**Passage to read**:
It has been said that the ordinary crop of maize is used to produce 25,000 different products in the United States thanks to the advanced levels of industrialization but also very close ties between the private sector (industry) research community and the farmers.
From producing pharmaceutical grade starch and other health products like baby syrups, to industrial inputs like garment starch as well as acting as an input into the food industry, maize – mostly known as corn in the US, is more of an industrial input than just a staple food – as the case is in most African countries.
In Uganda, on the other hand, the by-products of maize are countable, and yet it’s the most grown cereal. The reasons for the underdevelopment of the maize value chain, range from low levels of research, lack of coordination the research community and industry, to transform the maize into a versatile input.
This disconnect can largely explain the boom and bust cycles that farmers suffer from since the product has limited uses but its market scope is very narrow and stops at those who seek to use it as food or feed.
Fortunately, the National Agricultural Research Organisation (NARO) has set out to address this gap by establishing what it has baptized as the Food Bioscience and Agri-business centre aka FBA.
The FBA located at the National Agricultural Research Laboratories (NARL), Kawanda, was recently opened to help transform Uganda’s agricultural produce from their primary raw state into value-added commercial products that can be appeal to the middle class and help to attract a higher price for the investors as and hope-fully the farmers.

**The data**:
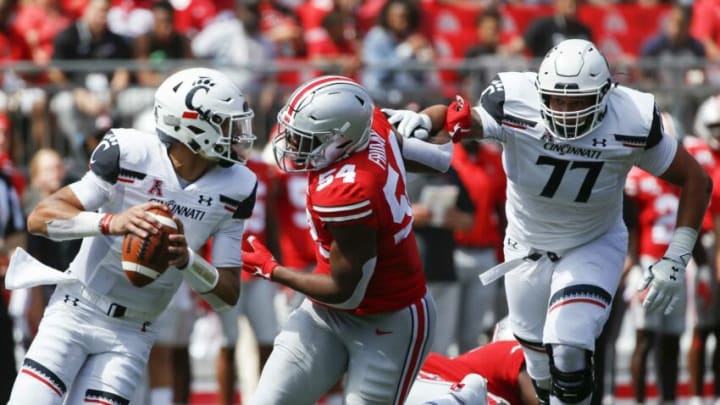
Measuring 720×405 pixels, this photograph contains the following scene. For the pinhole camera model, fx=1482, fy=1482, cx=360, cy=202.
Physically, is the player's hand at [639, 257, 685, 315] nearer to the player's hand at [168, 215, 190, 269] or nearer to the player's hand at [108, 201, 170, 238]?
the player's hand at [168, 215, 190, 269]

**Task 1**: In the passage on maize in Uganda, where is the Food Bioscience and Agri-business centre located?
**Task 2**: Please carry on the passage on maize in Uganda from the point where it stops, in the same manner.
You can leave the data aside; it plays no part in this work.

**Reply 1**: At the National Agricultural Research Laboratories (NARL), Kawanda.

**Reply 2**:
According to Dr. Steven Tumwesigye Kashub, the FBA, which is open to the public, provides three major services; Provide a wide range of advanced value-addition equipment to entrepreneurs especially those involved in the processing of cereals into other products, provide laboratory services for a whole of products as well as business incubation.
Kashub cited equipment like extruders, driers, a bakery and shaping machines that can collectively help to produce snacks similar to Gorillos – a crunchy product made from starch and other products like break. The extruders are machines that produce instant products that can be consumed in form of snacks or eaten as porridge, when mixed with hot water.
Kashub says they encourage partnerships with the private sector to advance their proven research products into commercial products, because they want to reverse the trend that is characterized with domination of foreigners in the industrial sector.
During a tour of the facility for example, the partnership was evident as people from different companies had come to make use of the facilities.
The staff of Maganjo Grain Millers were busy wrapping their Just Baked bread using the centre’s bakery.
The centre also provides laboratory and quality management services which help entrepreneurs to test and standardize their products. The laboratory services are also handy in ensuring that products easily meet the quality and safety standards required by the Uganda National Bureau of Standards (UNBS).
Kashub says: “At the lab, we do a range of tests ranging from physical, chemical, micro-biological tests. These can help the entrepreneur and the consumer to know the nutrient composition of the product. This not only helps you to secure UNBS certification, it can help you to improve the product through fortification and also use the information for marketing purposes.”
The agri-business unit, on the other hand, is the business development arm of the project. The centre nurtures agriprenuers with skills ranging from business proposal writing to marketing and branding.
Kashub says: “We are trying to create future industrialists. When you look closely, we have a poor linkage between research and industry. That is why our industries are foreign owned. We decided to start here so that our industries constantly link with research for knowledge-based value addition.
Since its establishment, the centre has graduated three enterprises who have a range of products ranging from powdered tomatoes, instant or pre-cooked and packaged beans, and several other products made out of pumpkin.
According to Kashub, potential clients – who should be registered businesses with the registrar of companies, can submit a formal application to the director upon payment of a 100,000 registration fee.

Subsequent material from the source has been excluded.